Direction:
Lay out every line of the listing as a numbered list, leaving out the blank lines.

Stored records:
(begin)
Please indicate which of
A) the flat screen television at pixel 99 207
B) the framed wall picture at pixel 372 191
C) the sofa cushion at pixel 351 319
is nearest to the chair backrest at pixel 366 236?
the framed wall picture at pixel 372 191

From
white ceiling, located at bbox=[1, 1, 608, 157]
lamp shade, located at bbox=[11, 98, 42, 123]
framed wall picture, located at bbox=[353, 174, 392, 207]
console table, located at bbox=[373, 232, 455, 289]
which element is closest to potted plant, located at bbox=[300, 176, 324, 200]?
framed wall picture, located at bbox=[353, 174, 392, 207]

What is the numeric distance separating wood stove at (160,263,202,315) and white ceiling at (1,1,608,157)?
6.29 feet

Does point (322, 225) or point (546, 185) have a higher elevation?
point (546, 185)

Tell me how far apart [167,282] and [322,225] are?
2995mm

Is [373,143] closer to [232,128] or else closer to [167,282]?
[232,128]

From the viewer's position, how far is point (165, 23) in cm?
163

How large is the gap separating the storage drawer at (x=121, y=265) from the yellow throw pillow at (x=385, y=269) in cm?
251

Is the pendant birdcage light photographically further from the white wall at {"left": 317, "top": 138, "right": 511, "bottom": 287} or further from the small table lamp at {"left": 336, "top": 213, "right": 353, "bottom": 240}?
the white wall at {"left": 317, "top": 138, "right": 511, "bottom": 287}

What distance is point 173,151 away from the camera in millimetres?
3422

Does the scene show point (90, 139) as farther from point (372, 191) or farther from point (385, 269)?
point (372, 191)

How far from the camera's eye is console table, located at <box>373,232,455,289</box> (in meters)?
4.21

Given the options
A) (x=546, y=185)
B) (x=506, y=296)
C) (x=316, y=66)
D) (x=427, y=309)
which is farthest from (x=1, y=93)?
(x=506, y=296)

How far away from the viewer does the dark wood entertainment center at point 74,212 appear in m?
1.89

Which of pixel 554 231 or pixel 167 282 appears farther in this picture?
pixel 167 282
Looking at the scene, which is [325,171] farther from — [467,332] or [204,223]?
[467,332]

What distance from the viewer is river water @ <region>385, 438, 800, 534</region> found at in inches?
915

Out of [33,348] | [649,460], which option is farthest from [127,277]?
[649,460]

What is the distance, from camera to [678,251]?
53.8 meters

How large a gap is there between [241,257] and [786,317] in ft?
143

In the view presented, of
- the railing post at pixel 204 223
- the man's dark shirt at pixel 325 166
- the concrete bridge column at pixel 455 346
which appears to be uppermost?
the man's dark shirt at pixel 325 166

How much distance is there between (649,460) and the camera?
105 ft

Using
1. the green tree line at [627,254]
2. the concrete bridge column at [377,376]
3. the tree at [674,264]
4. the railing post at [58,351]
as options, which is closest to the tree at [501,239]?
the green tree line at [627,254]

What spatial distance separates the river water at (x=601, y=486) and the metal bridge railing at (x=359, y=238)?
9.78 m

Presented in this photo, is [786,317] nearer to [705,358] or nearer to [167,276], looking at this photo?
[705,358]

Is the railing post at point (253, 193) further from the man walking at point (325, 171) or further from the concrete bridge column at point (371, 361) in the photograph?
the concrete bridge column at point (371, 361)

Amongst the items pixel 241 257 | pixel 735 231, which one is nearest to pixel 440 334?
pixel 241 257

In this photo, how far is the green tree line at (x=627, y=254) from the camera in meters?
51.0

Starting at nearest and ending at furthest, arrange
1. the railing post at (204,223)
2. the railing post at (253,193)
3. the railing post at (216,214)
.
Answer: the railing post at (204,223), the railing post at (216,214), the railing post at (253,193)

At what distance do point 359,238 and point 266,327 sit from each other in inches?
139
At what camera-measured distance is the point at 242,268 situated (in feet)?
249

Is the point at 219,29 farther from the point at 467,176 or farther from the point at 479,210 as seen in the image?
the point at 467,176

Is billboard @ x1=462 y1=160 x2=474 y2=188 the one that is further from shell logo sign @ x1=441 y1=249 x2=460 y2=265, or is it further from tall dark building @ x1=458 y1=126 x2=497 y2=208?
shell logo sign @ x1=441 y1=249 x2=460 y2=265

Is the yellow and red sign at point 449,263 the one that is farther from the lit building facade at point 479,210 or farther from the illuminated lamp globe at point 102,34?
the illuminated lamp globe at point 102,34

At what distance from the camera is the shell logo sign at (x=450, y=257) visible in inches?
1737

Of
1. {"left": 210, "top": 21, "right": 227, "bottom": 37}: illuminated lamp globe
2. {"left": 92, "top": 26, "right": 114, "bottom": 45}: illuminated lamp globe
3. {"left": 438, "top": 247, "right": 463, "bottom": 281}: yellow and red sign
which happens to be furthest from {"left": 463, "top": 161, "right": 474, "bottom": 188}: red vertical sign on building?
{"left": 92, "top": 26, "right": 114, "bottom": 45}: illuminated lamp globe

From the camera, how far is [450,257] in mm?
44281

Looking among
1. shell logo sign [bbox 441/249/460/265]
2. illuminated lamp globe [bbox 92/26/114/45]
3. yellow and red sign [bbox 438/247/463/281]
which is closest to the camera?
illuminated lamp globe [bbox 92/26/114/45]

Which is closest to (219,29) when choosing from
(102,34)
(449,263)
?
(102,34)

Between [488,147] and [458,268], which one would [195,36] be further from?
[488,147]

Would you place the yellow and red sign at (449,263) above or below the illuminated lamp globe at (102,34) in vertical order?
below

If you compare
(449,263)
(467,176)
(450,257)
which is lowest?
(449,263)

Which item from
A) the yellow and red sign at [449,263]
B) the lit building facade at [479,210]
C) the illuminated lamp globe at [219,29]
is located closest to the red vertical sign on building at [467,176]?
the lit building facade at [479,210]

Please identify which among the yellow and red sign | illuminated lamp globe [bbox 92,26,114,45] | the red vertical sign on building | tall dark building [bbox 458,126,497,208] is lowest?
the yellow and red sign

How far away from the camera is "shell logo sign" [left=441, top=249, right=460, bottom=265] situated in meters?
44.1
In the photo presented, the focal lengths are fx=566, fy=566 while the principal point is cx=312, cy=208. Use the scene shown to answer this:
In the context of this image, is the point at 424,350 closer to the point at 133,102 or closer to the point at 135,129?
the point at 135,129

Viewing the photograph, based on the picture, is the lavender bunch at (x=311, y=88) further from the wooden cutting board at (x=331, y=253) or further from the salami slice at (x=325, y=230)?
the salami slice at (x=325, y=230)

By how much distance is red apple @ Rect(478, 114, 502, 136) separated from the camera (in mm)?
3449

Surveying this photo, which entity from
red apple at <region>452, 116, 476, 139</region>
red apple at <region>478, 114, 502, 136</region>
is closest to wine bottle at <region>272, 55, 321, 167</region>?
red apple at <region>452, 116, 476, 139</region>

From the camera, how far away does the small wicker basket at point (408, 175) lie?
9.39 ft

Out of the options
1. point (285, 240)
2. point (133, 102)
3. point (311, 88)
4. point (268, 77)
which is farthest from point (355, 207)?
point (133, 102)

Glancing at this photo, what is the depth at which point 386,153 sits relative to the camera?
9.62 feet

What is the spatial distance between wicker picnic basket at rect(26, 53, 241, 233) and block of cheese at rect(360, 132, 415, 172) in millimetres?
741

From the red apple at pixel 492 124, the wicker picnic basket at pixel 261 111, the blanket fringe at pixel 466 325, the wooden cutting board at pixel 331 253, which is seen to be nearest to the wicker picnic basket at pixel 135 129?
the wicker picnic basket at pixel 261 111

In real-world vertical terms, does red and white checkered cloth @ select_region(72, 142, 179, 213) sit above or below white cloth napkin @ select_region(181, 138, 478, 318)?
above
(end)
Answer to this exercise:
1. Please indicate which of
2. A) the flat screen television at pixel 99 207
3. B) the framed wall picture at pixel 372 191
4. C) the sofa cushion at pixel 351 319
5. is nearest to the chair backrest at pixel 366 236?
6. the framed wall picture at pixel 372 191
7. From
8. white ceiling, located at bbox=[1, 1, 608, 157]
9. lamp shade, located at bbox=[11, 98, 42, 123]
10. framed wall picture, located at bbox=[353, 174, 392, 207]
11. console table, located at bbox=[373, 232, 455, 289]
12. which element is closest to potted plant, located at bbox=[300, 176, 324, 200]?
13. framed wall picture, located at bbox=[353, 174, 392, 207]
14. What is the numeric distance separating wood stove at (160,263,202,315) and white ceiling at (1,1,608,157)?
15. 6.29 feet
16. Does point (322, 225) or point (546, 185) have a higher elevation?
17. point (546, 185)
18. Tell me how far apart [167,282] and [322,225] are?
19. 2995mm
20. Is [373,143] closer to [232,128] or else closer to [167,282]?
21. [232,128]
22. From the viewer's position, how far is point (165, 23) in cm?
23. 163
24. How large is the gap separating the storage drawer at (x=121, y=265) from the yellow throw pillow at (x=385, y=269) in cm?
25. 251
26. Is the pendant birdcage light photographically further from the white wall at {"left": 317, "top": 138, "right": 511, "bottom": 287} or further from the small table lamp at {"left": 336, "top": 213, "right": 353, "bottom": 240}?
27. the white wall at {"left": 317, "top": 138, "right": 511, "bottom": 287}
28. What distance is point 173,151 away from the camera in millimetres?
29. 3422
30. Does the scene show point (90, 139) as farther from point (372, 191) or farther from point (385, 269)?
31. point (372, 191)
32. How far from the camera's eye is console table, located at <box>373,232,455,289</box> (in meters)?
33. 4.21
34. Given the options
35. A) (x=546, y=185)
36. B) (x=506, y=296)
37. C) (x=316, y=66)
38. D) (x=427, y=309)
39. which is farthest from (x=1, y=93)?
40. (x=506, y=296)
41. How far away from the viewer does the dark wood entertainment center at point 74,212 appear in m?
42. 1.89
43. Which of pixel 554 231 or pixel 167 282 appears farther in this picture?
44. pixel 167 282
45. Looking at the scene, which is [325,171] farther from — [467,332] or [204,223]?
46. [467,332]
47. What distance from the viewer is river water @ <region>385, 438, 800, 534</region> found at in inches?
48. 915
49. Out of [33,348] | [649,460], which option is farthest from [127,277]?
50. [649,460]
51. What is the distance, from camera to [678,251]?
52. 53.8 meters
53. How large a gap is there between [241,257] and [786,317] in ft?
54. 143
55. In the view presented, of
56. - the railing post at pixel 204 223
57. - the man's dark shirt at pixel 325 166
58. - the concrete bridge column at pixel 455 346
59. which appears to be uppermost?
60. the man's dark shirt at pixel 325 166
61. How much distance is there between (649,460) and the camera?
62. 105 ft
63. Using
64. 1. the green tree line at [627,254]
65. 2. the concrete bridge column at [377,376]
66. 3. the tree at [674,264]
67. 4. the railing post at [58,351]
68. as options, which is closest to the tree at [501,239]?
69. the green tree line at [627,254]
70. What spatial distance separates the river water at (x=601, y=486) and the metal bridge railing at (x=359, y=238)?
71. 9.78 m
72. Presented in this photo, is [786,317] nearer to [705,358] or nearer to [167,276], looking at this photo?
73. [705,358]
74. Is the railing post at point (253, 193) further from the man walking at point (325, 171) or further from the concrete bridge column at point (371, 361) in the photograph?
75. the concrete bridge column at point (371, 361)
76. Amongst the items pixel 241 257 | pixel 735 231, which one is nearest to pixel 440 334?
77. pixel 241 257
78. In this photo, how far is the green tree line at (x=627, y=254) from the camera in meters?
79. 51.0
80. Starting at nearest and ending at furthest, arrange
81. 1. the railing post at (204,223)
82. 2. the railing post at (253,193)
83. 3. the railing post at (216,214)
84. .
85. Answer: the railing post at (204,223), the railing post at (216,214), the railing post at (253,193)
86. At what distance do point 359,238 and point 266,327 sit from each other in inches?
87. 139
88. At what camera-measured distance is the point at 242,268 situated (in feet)?
89. 249
90. Is the point at 219,29 farther from the point at 467,176 or farther from the point at 479,210 as seen in the image?
91. the point at 467,176
92. Is billboard @ x1=462 y1=160 x2=474 y2=188 the one that is further from shell logo sign @ x1=441 y1=249 x2=460 y2=265, or is it further from tall dark building @ x1=458 y1=126 x2=497 y2=208?
93. shell logo sign @ x1=441 y1=249 x2=460 y2=265
94. Is the yellow and red sign at point 449,263 the one that is farther from the lit building facade at point 479,210 or farther from the illuminated lamp globe at point 102,34?
95. the illuminated lamp globe at point 102,34
96. At what distance from the camera is the shell logo sign at (x=450, y=257) visible in inches?
97. 1737
98. Of
99. 1. {"left": 210, "top": 21, "right": 227, "bottom": 37}: illuminated lamp globe
100. 2. {"left": 92, "top": 26, "right": 114, "bottom": 45}: illuminated lamp globe
101. 3. {"left": 438, "top": 247, "right": 463, "bottom": 281}: yellow and red sign
102. which happens to be furthest from {"left": 463, "top": 161, "right": 474, "bottom": 188}: red vertical sign on building?
103. {"left": 92, "top": 26, "right": 114, "bottom": 45}: illuminated lamp globe
104. From the camera, how far is [450,257] in mm?
105. 44281
106. Looking among
107. 1. shell logo sign [bbox 441/249/460/265]
108. 2. illuminated lamp globe [bbox 92/26/114/45]
109. 3. yellow and red sign [bbox 438/247/463/281]
110. which is closest to the camera?
111. illuminated lamp globe [bbox 92/26/114/45]
112. Which is closest to (219,29) when choosing from
113. (102,34)
114. (449,263)
115. ?
116. (102,34)
117. Between [488,147] and [458,268], which one would [195,36] be further from?
118. [488,147]
119. Would you place the yellow and red sign at (449,263) above or below the illuminated lamp globe at (102,34) in vertical order?
120. below
121. If you compare
122. (449,263)
123. (467,176)
124. (450,257)
125. which is lowest?
126. (449,263)
127. Which item from
128. A) the yellow and red sign at [449,263]
129. B) the lit building facade at [479,210]
130. C) the illuminated lamp globe at [219,29]
131. is located closest to the red vertical sign on building at [467,176]?
132. the lit building facade at [479,210]
133. Please identify which among the yellow and red sign | illuminated lamp globe [bbox 92,26,114,45] | the red vertical sign on building | tall dark building [bbox 458,126,497,208] is lowest?
134. the yellow and red sign
135. How far away from the camera is "shell logo sign" [left=441, top=249, right=460, bottom=265] situated in meters?
136. 44.1
137. In the photo presented, the focal lengths are fx=566, fy=566 while the principal point is cx=312, cy=208. Use the scene shown to answer this:
138. In the context of this image, is the point at 424,350 closer to the point at 133,102 or closer to the point at 135,129?
139. the point at 135,129
140. Viewing the photograph, based on the picture, is the lavender bunch at (x=311, y=88) further from the wooden cutting board at (x=331, y=253) or further from the salami slice at (x=325, y=230)?
141. the salami slice at (x=325, y=230)
142. By how much distance is red apple @ Rect(478, 114, 502, 136) separated from the camera (in mm)?
143. 3449
144. Surveying this photo, which entity from
145. red apple at <region>452, 116, 476, 139</region>
146. red apple at <region>478, 114, 502, 136</region>
147. is closest to wine bottle at <region>272, 55, 321, 167</region>?
148. red apple at <region>452, 116, 476, 139</region>
149. From the camera, how far away does the small wicker basket at point (408, 175) lie?
150. 9.39 ft
151. Out of the options
152. 1. point (285, 240)
153. 2. point (133, 102)
154. 3. point (311, 88)
155. 4. point (268, 77)
156. which is farthest from point (355, 207)?
157. point (133, 102)
158. Glancing at this photo, what is the depth at which point 386,153 sits relative to the camera?
159. 9.62 feet
160. What is the spatial distance between wicker picnic basket at rect(26, 53, 241, 233) and block of cheese at rect(360, 132, 415, 172) in millimetres?
161. 741
162. From the red apple at pixel 492 124, the wicker picnic basket at pixel 261 111, the blanket fringe at pixel 466 325, the wooden cutting board at pixel 331 253, which is seen to be nearest to the wicker picnic basket at pixel 135 129?
163. the wicker picnic basket at pixel 261 111
164. In real-world vertical terms, does red and white checkered cloth @ select_region(72, 142, 179, 213) sit above or below white cloth napkin @ select_region(181, 138, 478, 318)?
165. above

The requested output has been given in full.